begin

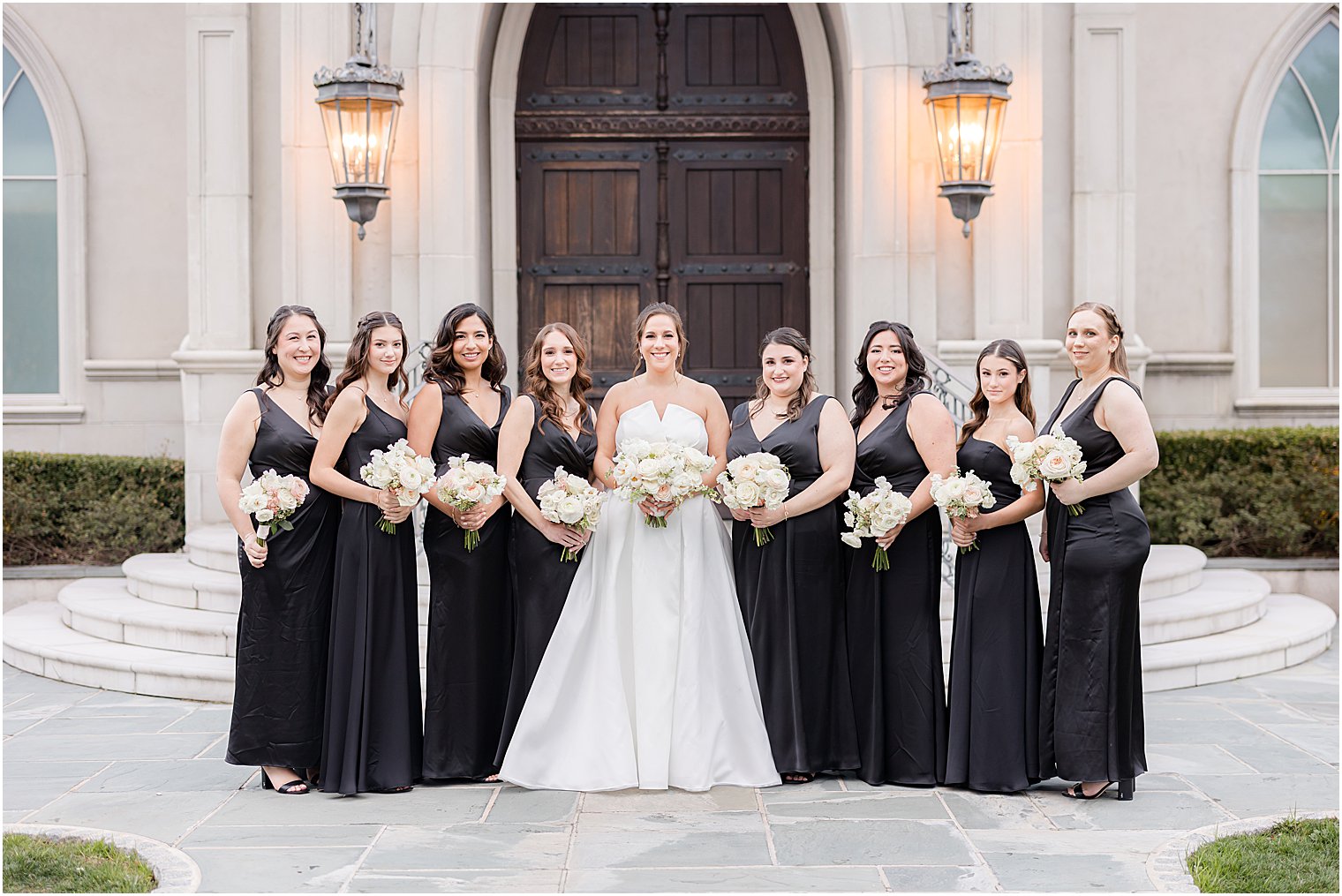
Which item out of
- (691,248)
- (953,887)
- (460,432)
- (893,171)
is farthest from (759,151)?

end

_Objective_
Extract the text of every item above word for word, leaving out the pictures.

_Full answer_
Which item out of
- (691,248)
- (953,887)
- (460,432)
- (893,171)
is farthest from (759,151)?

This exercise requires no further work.